「 筆と書 」

 六.現代の筆の原料と、古筆の原料調査

 当時の技術水準、熟練度は前記した通りと推測されるが、原料の質や種類、産地はどのようであっただろうか。 場合によっては、現在以上に上質の原料が入手できたとも考えられる。

 現在の筆の原料は、大半が国産と中国産であり、その他一部がカナダ産、モンゴル産を使用している。 また、原料には、家畜の毛を使用するものと、野生動物を捕獲し、その毛を使用するものとがある。 前者の代表は、中国産は羊毛で、動物は山羊。日本産は馬である。

 昔の筆は、その大半が狸を使用していたというのが通説である。 ではなぜ狸かというと、狸の皮は昔、鍛冶屋が使うフイゴとして、 早ければ中国の戦国時代から使用していたことが、推測されるため、 毛は副産物として、比較的容易に入手できたと考えられるからである。

 現在でも、多くの野生動物の毛を使用するのであるが、 野生動物の場合、筆の原料にするために捕獲することはまずない。 つまり、他の目的で捕獲され、その副産物が筆の原料になるのである。 イタチやテンの場合、毛皮のコートなどの為に捕獲されるため、主目的として使用されない尾の部分に限り、 筆に使用されるし、玉毛もまた、三味線の皮の副産物である。

 毛の品質の観点から検証を行うと、中国より輸入されている原料は、 一部上質な羊毛とイタチ(製毛されているものもある)以外ほとんどの場合、 かなりの程度まで製毛されている。
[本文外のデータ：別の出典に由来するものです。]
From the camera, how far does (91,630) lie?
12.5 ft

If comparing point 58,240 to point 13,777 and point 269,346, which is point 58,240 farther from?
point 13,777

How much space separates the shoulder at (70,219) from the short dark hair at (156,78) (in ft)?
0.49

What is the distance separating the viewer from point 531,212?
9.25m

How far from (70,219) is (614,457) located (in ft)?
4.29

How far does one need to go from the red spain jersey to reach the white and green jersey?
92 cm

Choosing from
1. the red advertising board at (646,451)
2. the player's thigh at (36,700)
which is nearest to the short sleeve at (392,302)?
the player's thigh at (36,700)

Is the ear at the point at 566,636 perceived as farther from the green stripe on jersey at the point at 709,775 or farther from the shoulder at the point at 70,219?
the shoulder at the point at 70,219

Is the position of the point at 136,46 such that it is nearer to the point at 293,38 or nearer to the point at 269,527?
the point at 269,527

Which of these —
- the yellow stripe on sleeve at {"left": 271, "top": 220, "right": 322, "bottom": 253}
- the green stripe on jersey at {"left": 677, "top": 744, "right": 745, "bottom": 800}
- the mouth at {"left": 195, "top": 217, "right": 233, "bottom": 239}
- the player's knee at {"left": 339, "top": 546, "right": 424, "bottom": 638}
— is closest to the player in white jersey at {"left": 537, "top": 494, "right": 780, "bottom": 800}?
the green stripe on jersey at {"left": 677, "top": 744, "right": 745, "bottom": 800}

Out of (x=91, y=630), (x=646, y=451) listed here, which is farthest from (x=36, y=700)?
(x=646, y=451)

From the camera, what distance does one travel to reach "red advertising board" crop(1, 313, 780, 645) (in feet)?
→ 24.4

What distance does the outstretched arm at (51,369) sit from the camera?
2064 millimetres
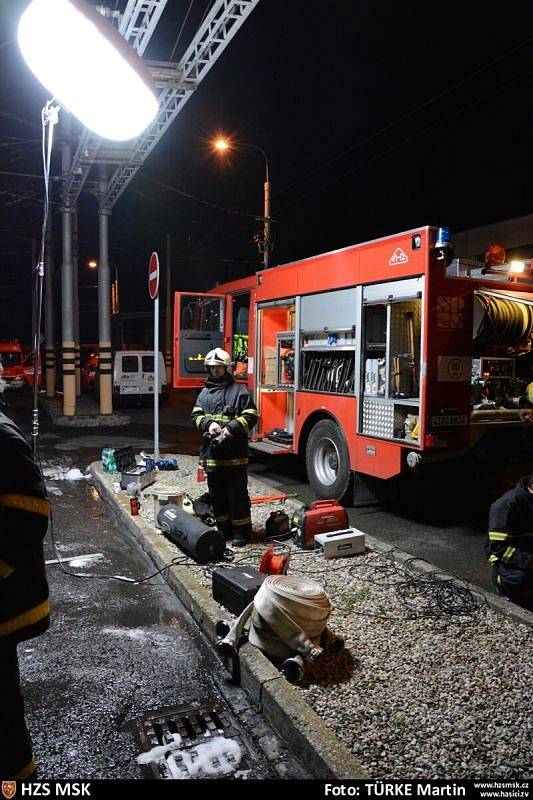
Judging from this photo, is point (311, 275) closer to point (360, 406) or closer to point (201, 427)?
point (360, 406)

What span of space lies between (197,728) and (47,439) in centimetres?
1153

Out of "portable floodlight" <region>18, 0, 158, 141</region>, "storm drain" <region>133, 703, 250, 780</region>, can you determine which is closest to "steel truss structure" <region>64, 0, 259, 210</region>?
"portable floodlight" <region>18, 0, 158, 141</region>

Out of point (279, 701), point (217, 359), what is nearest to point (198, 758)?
point (279, 701)

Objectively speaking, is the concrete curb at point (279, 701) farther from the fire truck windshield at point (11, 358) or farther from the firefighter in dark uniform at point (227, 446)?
the fire truck windshield at point (11, 358)

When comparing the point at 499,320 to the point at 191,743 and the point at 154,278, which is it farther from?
the point at 191,743

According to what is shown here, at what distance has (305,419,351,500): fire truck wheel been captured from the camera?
744 cm

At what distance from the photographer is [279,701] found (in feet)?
10.3

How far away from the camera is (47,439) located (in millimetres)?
13664

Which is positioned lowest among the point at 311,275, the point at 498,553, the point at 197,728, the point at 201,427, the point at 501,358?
the point at 197,728

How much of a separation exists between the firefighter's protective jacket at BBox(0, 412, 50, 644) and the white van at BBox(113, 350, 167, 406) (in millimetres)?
→ 18503

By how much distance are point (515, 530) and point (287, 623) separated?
75.5 inches

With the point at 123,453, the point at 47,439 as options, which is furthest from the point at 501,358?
the point at 47,439

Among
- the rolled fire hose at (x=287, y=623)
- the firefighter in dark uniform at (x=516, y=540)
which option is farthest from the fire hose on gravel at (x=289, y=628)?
the firefighter in dark uniform at (x=516, y=540)

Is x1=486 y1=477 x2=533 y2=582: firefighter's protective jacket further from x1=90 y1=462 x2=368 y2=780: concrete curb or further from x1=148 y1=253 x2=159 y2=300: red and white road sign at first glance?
x1=148 y1=253 x2=159 y2=300: red and white road sign
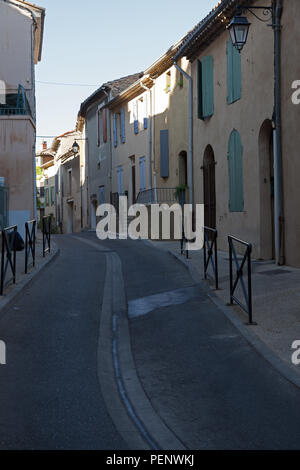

そのため、火のしかけ以前の工程が省略できる。 その反面毛先が傷み、また、選別することができない。

 それに対して、国内で製毛されている原料や、国産原料は中国の物ほどに製毛されていないため、 製造工程の省略はできないが、毛先の傷みが少なく、選別することが可能である。

 古筆の通説として挙げられている、問題の狸はどうであろうか。 中国の狸(北京狸)はやや材質が落ち、さらに、毛先の傷みが激しい。 狸は産地によってかなり毛質が違うが、現在、日本狸は白狸・黒狸・黄狸・尾狸などに分けられ、 その狸の種類や毛質、体の部分によって狸屋といわれる製毛業者が製毛する。 そして、原料商を通じて購入するため、狸の産地を特定するのは不可能である。 原料商の話によれば、東北地方の狸が最高とのことである。 また、現在狸屋と呼ばれる、日本の製毛業者は一名しかおらず、それも内職程度ということで、まことにお寒い限りである。

 現在、狸の筆は真書や面相などを除き、一般にはまぜ毛と呼ばれる馬毛とまぜ、腰に鹿毛を入れて作っている。 このような製法を行わず、馬毛を筆先に入れない場合、特別上質の狸を使用しないと筆の先が割れてしまうためである。

 古筆を再現するにあたり、空海が自身の書を書く際、直接中国で筆を買い求めたことも考えられる為、 原料としていろいろな種類の原毛を試し、どの毛が古筆の再現に最も適切か調べてみた。

 狸(国産)・玉毛(国産)・イタチ(中国)・白真(鹿毛でおそらく国産)・馬毛(国産)・羊毛(中国)の 以上六種の毛を現在の製法で、先出しの毫をそのまま芯立てして、紙を巻いて書いてみた。 すると、最も柔らかい馬毛の筆のみが「風信帖」を書くことが可能のように思われた。

 そこで、この馬毛の材質や製造方法を色々変えてみた結果、 「風信帖」を書くことが可能と考えられる筆ができた。 しかし、これは通説の狸とは全く違うものである。

 馬毛は細く柔らかいが、墨含みが悪いため比較的線質は硬く出る。 だが、それは毛質が柔らかいので単に書けるという事であって、筆の動きに必然性がない。 また、「風信雲書」の「雲」から「書」へつながる所がどうしても遅れてしまうし、筆が返らない。 したがって、やはり※10 通説通り、狸ではないかと思い、古筆の再現の原料として、狸を集中的に調べてみることにした。



※10 空海が入唐中筆の製法を学び、酒井名の清川(坂名井清川)に これを伝え作らせ、嵯峨天皇に奉献した筆の毛は狸と記録がある。